**SELECTED EXCERPT**
Questions
On 14 August 2023, a new project, Attention, will be introduced to CS50AI that will replace this one, along with a new version of Lecture 6 which will be released at the same time. This project will remain open for submissions through 30 September 2023, but after that point we will no longer accept submissions (or re-submissions) for this project, and students will be required to complete Parser and Attention in order to have completed Project 6.
Due to interaction with several of the course’s projects, and given that this course material was originally from 2020, the latest version of Python you should use in this course is Python 3.10.
Write an AI to answer questions.
$ python questions.py corpus
Query: What are the types of supervised learning?
Types of supervised learning algorithms include Active learning , classification and regression.
$ python questions.py corpus
Query: When was Python 3.0 released?
Python 3.0 was released on 3 December 2008.
$ python questions.py corpus
Query: How do neurons connect in a neural network?
Neurons of one layer connect only to neurons of the immediately preceding and immediately following layers.
When to Do It
How to Get Help
- Ask questions via Ed!
- Ask questions via any of CS50’s communities!
Background
Question Answering (QA) is a field within natural language processing focused on designing systems that can answer questions. Among the more famous question answering systems is Watson, the IBM computer that competed (and won) on Jeopardy!. A question answering system of Watson’s accuracy requires enormous complexity and vast amounts of data, but in this problem, we’ll design a very simple question answering system based on inverse document frequency.

**PROBLEM DESCRIPTION**
Pick up the CS50AI Questions project description right after its final sentence and write the next part.

**EXCERPTED DATA**

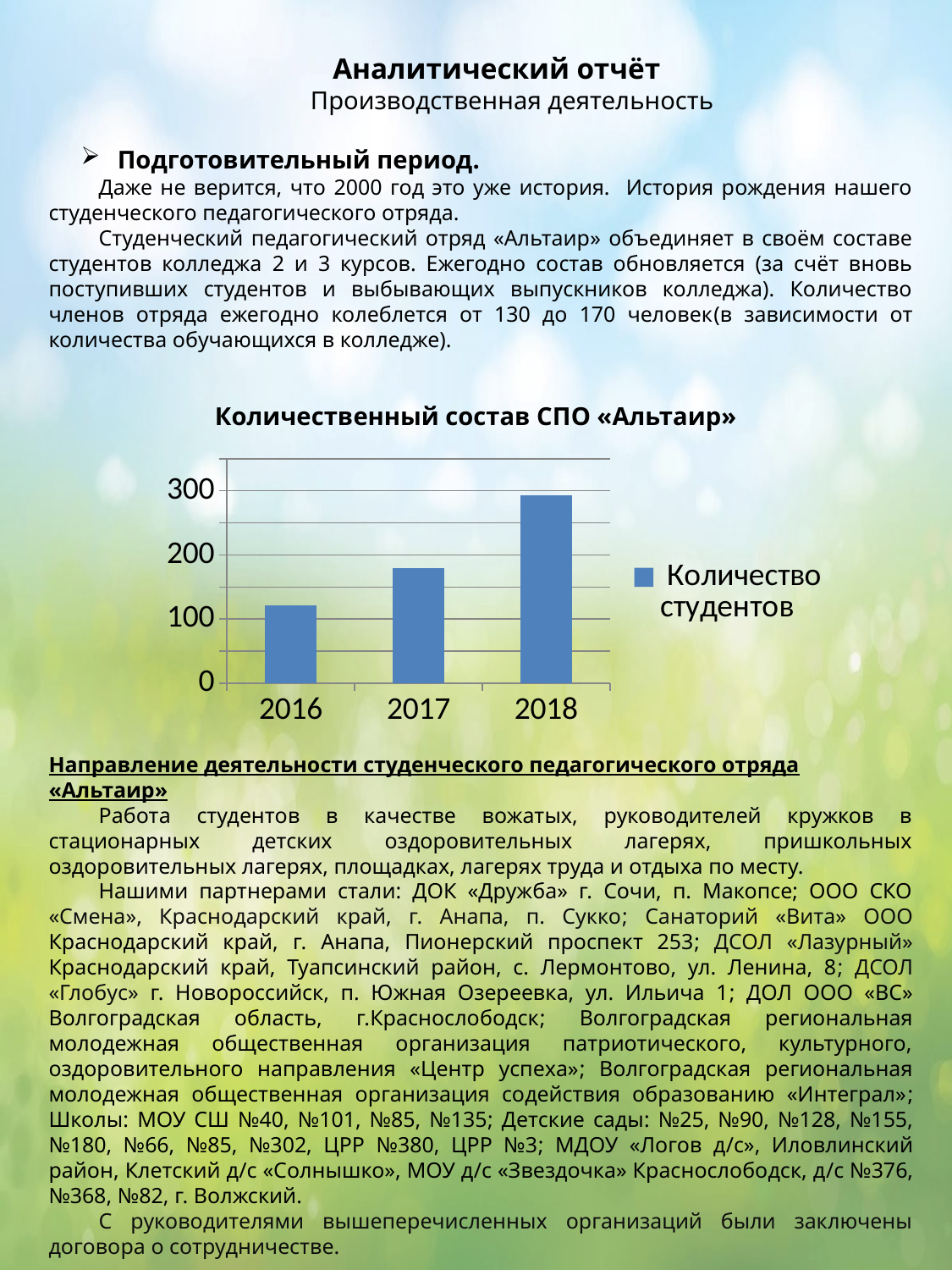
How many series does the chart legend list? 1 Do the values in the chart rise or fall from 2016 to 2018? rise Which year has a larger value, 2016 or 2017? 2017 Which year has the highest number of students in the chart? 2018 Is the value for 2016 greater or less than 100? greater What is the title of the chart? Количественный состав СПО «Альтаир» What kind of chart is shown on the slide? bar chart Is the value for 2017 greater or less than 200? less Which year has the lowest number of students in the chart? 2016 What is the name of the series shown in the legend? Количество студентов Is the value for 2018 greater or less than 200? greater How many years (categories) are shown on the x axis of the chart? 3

* * *

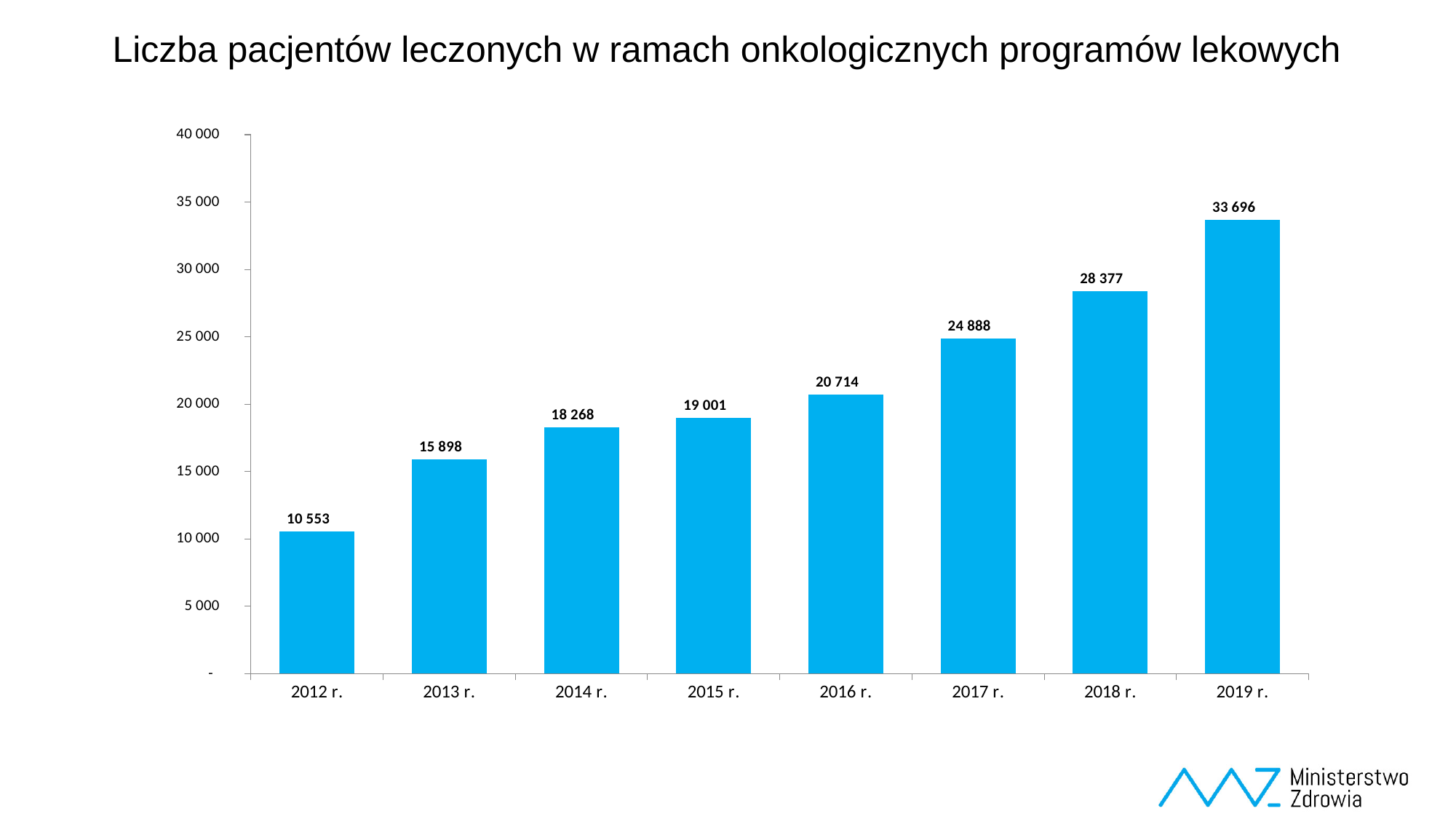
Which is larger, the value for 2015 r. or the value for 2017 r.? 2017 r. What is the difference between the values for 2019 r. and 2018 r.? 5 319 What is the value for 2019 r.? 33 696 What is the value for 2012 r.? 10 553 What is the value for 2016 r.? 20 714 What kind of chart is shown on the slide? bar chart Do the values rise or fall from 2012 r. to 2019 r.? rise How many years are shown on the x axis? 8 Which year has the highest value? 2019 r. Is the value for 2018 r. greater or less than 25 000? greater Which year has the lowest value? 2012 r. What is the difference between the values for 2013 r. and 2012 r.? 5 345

**TASK RESULT**
Our question answering system will perform two tasks: document retrieval and passage retrieval. Our system will have access to a corpus of text documents. When presented with a query (a question in English asked by the user), document retrieval will first identify which document(s) are most relevant to the query. Once the top documents are found, the top document(s) will be subdivided into passages (in this case, sentences) so that the most relevant passage to the question can be determined.
How do we find the most relevant documents and passages? To find the most relevant documents, we’ll use tf-idf to rank documents based both on term frequency for words in the query as well as inverse document frequency for words in the query. Once we’ve found the most relevant documents, there many possible metrics for scoring passages, but we’ll use a combination of inverse document frequency and a query term density measure (described in the Specification).
More sophisticated question answering systems might employ other strategies (analyzing the type of question word used, looking for synonyms of query words, lemmatizing to handle different forms of the same word, etc.) but we’ll leave those sorts of improvements as exercises for you to work on if you’d like to after you’ve completed this project!
Getting Started
- Download the distribution code from https://cdn.cs50.net/ai/2020/x/projects/6/questions.zip and unzip it.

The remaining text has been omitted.